Policy 1005 - Policy on Unsupported Operating Systems
1.0 Overview
In order to ensure the security of the Florida Institute of Technology network, software products such as Operating Systems need to be kept up to date with the latest security patches to protect against vulnerabilities. Operating Systems that are no longer maintained by their manufacturers lack the most recent security updates and enhancements.
2.0 Purpose
This policy outlines the requirement that all Operating Systems on the Florida Institute of Technology network must be currently supported by their manufacturer.
3.0 Scope
This policy applies to all devices connected to the Florida Institute of Technology network, and all users of the Florida Institute of Technology network services.
4.0 Policies
Devices with operating systems that are no longer supported by their manufacturer are not allowed to connect to the Florida Institute of Technology network without explicit approval by the Florida Institute of Technology IT department. Out of date operating systems are susceptible to many critical security vulnerabilities and many of those vulnerabilities might not be public. Running devices with such operating systems put the university at an increased risk for compromise.

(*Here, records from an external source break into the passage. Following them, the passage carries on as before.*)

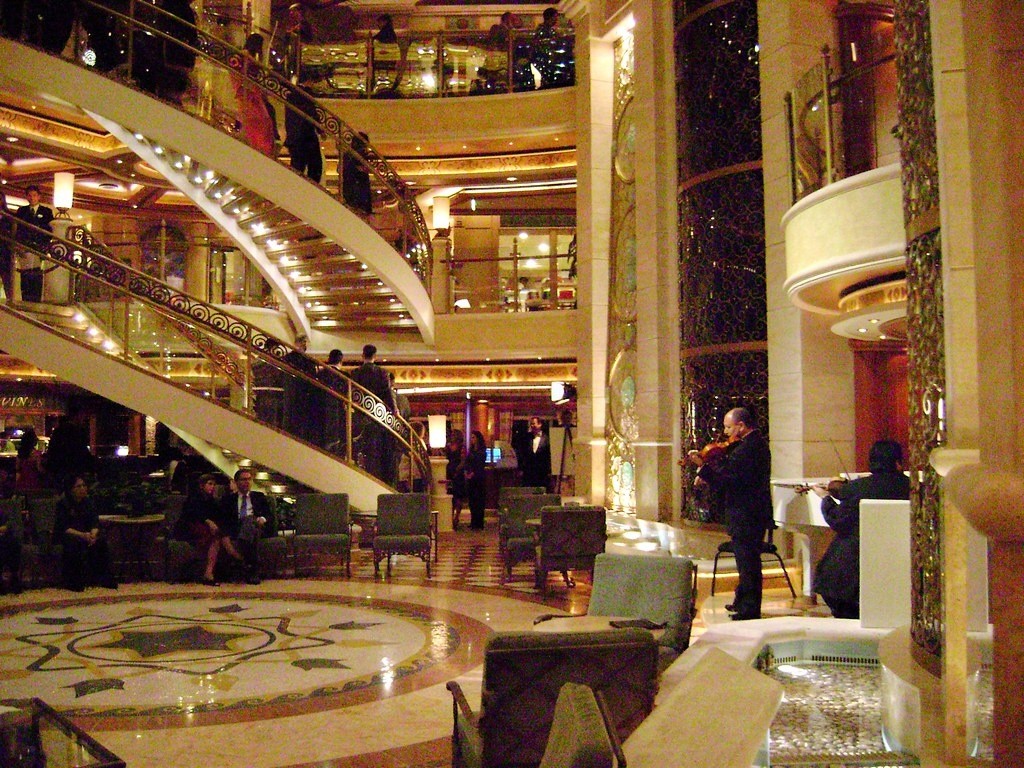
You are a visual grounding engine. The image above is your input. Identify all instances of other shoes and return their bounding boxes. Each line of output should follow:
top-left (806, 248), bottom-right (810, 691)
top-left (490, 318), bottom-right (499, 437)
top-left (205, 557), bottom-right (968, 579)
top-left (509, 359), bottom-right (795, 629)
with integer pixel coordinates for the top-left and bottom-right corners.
top-left (725, 603), bottom-right (738, 611)
top-left (203, 578), bottom-right (220, 586)
top-left (729, 614), bottom-right (742, 621)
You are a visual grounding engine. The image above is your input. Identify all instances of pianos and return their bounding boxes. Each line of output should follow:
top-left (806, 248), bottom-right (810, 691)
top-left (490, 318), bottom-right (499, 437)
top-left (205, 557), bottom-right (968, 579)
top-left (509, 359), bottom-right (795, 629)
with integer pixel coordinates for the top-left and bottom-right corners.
top-left (770, 469), bottom-right (929, 532)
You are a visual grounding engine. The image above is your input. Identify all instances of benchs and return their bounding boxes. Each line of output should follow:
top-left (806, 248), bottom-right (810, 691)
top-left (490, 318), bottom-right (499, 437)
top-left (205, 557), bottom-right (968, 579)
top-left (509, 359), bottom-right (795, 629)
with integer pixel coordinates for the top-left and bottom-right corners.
top-left (166, 495), bottom-right (286, 579)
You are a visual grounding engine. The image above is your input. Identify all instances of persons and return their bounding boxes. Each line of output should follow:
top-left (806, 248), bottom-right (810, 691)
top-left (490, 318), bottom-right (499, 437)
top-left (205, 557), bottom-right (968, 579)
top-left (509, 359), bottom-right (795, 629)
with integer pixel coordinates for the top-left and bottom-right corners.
top-left (0, 418), bottom-right (189, 494)
top-left (0, 509), bottom-right (24, 596)
top-left (445, 428), bottom-right (467, 528)
top-left (0, 0), bottom-right (200, 106)
top-left (688, 407), bottom-right (772, 620)
top-left (0, 185), bottom-right (54, 302)
top-left (174, 469), bottom-right (276, 587)
top-left (462, 431), bottom-right (487, 531)
top-left (518, 417), bottom-right (552, 487)
top-left (372, 13), bottom-right (402, 92)
top-left (210, 12), bottom-right (234, 63)
top-left (814, 439), bottom-right (923, 619)
top-left (486, 8), bottom-right (561, 95)
top-left (252, 333), bottom-right (425, 493)
top-left (51, 472), bottom-right (119, 591)
top-left (343, 132), bottom-right (372, 221)
top-left (231, 33), bottom-right (327, 189)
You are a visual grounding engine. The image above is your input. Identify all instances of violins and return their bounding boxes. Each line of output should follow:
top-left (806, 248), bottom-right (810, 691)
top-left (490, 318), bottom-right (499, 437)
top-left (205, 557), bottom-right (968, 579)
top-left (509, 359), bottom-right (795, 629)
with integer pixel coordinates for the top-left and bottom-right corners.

If an application requires an unsupported operating system, that application may be executed on a device with an unsupported operating system as long as that device is not in any way connected to the university network.
In most cases, placing a device running an unsupported operating system behind a firewall is not sufficient to mitigate associated risks.
Some examples of unsupported operating systems that may not be used on the university network without approval include, but are not limited to, the following:
Microsoft Windows 95, 98, ME, NT and earlier
Redhat Linux 1.0 - 9.0
IBM OS/2 - All Versions
SUSE Linux 9.1 and earlier
Mandrake Linux 10.1 and earlier
Fedora Core 3 and earlier
Debian Linux 3.0 and Earlier
Ubuntu Linux 4.10 and earlier
Sun Solaris 2.6 and Earlier
Sun Solaris 7 without a valid Sun support contract.
Apple MacOS 10.2 and earlier. Mac OS version 9 may be used in its 'classic environment' configuration on systems running Mac OS 10.3 or later.
The websites of operating system providers should provide information on whether or not a specific operating system is currently supported.
Printers, and network infrastructure devices such as routers, switches and bridges are exempt from this policy unless a security related issue has been identified in the device. The Information Security Officer regularly researches newly discovered vulnerabilities and will be able to inform users of vulnerable devices about updates, provided the Information Security Officer is supplied with the device make, model and the campus contact information for the user of the device.
5.0 Enforcement
Devices determined to be running unsupported operating systems will be disabled from accessing the network until the operating system is upgraded to a supported version, or an exception is approved by the IT Department. Consistent willful violation of this policy will be subject to whatever penalties the university administration deems appropriate.